В голове человека что-то щелкнуло, образы возникали сами собой.

Он тупо смотрел в затылок парня в бейсболке и думал:

“Я тебя знаю: в школе ты всегда разыгрывал клоуна. Вытворял сумасшедшие трюки, чтобы посмешить ребят. Ты всегда был в стае, они принимали тебя за то, что ты всегда первым вламывался в ларек. И первым напивался в стельку и готов был нассатъ в открытое окно полицейской машины, оставленной на стоянке. И первым попадал в полицию. Тебе это было до лампочки, пока они смеялись и принимали тебя в компанию, только вот...

...Только вот дела пошли по-другому. Твои приятели заводили себе постоянных подружек. А от тебя девчонки почему-то шарахались. Ты думал, что всегда будешь в стае, но парни бросали дурить, находили работу, покупали дома и ковры, толковали о том, какие обои выбрать для детской. Нудилы. Скоро ты остался в одиночестве мочиться в окна машин и обкрадывать мелкие лавчонки. Ты оказался в дерьме. Судьи потеряли чувство юмора и давали сразу шесть месяцев.

Но тебе все нипочем, верно?

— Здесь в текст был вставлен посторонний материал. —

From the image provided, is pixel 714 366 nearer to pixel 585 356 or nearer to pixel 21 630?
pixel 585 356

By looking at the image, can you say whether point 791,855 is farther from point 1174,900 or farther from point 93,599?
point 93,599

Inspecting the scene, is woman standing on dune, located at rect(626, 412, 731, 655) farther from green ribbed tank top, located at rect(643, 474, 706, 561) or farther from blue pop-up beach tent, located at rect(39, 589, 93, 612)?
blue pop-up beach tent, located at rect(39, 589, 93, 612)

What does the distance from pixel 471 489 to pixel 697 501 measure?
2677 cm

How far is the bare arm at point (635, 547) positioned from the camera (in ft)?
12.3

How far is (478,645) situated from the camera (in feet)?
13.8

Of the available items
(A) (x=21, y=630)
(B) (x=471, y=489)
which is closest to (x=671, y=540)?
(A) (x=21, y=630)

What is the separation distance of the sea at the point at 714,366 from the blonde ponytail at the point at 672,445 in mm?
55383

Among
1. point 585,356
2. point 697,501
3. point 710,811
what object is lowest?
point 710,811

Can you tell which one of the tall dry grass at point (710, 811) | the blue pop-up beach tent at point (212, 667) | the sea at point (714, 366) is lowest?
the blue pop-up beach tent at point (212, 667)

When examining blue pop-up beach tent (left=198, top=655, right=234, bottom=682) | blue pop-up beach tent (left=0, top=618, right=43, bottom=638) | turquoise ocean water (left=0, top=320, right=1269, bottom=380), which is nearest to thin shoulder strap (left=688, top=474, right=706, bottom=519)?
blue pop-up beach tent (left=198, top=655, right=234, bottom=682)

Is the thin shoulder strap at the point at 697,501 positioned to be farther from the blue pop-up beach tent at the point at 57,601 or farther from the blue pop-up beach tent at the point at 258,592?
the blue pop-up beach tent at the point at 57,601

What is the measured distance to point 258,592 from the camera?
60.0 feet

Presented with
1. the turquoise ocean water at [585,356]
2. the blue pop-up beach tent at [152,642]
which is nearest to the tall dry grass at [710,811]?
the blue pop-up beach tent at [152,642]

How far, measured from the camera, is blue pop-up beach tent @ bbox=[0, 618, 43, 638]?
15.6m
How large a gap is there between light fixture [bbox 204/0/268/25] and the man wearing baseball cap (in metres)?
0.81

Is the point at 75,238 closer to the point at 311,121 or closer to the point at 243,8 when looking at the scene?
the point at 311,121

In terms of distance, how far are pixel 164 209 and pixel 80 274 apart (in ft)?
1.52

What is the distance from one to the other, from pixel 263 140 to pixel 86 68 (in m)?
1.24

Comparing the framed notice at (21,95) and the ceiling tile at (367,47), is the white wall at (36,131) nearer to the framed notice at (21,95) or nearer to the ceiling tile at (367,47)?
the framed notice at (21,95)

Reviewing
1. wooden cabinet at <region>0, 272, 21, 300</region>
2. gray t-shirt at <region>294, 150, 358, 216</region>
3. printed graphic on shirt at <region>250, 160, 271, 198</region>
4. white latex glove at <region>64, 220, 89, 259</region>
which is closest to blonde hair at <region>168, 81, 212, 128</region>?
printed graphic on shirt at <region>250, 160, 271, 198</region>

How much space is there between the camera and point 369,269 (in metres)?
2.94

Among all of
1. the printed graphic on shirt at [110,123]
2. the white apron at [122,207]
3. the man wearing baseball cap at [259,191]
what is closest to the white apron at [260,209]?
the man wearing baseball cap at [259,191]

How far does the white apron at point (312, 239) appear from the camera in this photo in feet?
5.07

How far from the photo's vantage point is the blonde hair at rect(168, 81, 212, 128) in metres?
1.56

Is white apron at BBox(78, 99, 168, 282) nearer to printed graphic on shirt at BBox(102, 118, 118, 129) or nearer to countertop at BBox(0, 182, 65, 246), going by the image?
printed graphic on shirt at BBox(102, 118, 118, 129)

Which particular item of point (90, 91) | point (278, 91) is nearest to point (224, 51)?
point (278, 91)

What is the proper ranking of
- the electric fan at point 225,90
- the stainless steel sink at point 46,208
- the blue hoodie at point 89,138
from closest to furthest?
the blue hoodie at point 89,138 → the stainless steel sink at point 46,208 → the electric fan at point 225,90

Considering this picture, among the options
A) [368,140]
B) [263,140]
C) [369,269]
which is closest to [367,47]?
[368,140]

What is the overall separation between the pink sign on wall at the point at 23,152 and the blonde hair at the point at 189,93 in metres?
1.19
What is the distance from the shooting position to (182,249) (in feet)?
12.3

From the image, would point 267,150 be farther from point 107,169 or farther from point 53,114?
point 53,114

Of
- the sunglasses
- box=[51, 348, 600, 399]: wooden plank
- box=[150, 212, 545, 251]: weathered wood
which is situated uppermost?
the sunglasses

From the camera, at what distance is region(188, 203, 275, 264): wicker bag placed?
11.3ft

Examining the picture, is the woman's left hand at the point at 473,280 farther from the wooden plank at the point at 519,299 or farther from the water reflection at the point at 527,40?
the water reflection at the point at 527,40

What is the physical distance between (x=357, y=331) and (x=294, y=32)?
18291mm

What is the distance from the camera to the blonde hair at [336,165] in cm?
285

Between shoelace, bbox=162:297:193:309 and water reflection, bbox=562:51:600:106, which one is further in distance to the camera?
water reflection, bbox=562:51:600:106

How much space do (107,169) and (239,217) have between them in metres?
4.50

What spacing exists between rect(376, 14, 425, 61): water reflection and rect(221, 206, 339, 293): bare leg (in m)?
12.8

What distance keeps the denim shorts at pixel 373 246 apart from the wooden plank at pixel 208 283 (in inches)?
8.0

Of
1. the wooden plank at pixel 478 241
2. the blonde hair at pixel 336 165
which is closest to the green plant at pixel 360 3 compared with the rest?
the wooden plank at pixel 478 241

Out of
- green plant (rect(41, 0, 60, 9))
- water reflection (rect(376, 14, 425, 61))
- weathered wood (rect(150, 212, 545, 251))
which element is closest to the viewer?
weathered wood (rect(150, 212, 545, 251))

Плевать, что колотит любовник матери, плевать, что захлопывается дверь камеры.

Ты в порядке. У тебя теперь есть подружка. Не беда, что она живет с тобой только ради порошка. Но, вот беда, порошка нужно все больше, и ты взламываешь дома и обкрадываешь машины и можешь ради кошелька пристукнуть старушку на темной улице. Ты этому научился. Можно браться за настоящее дело.

Вроде этого домика. Возьми что понравится. А если мистер и миссис Нормальная Семья начнут возникать, у тебя есть ломик. Сразу станут милыми и сговорчивыми. А может, стоит научить кое-чему здешнюю миссис? Ты научишь... так научишь, что она две недели сидеть не сможет.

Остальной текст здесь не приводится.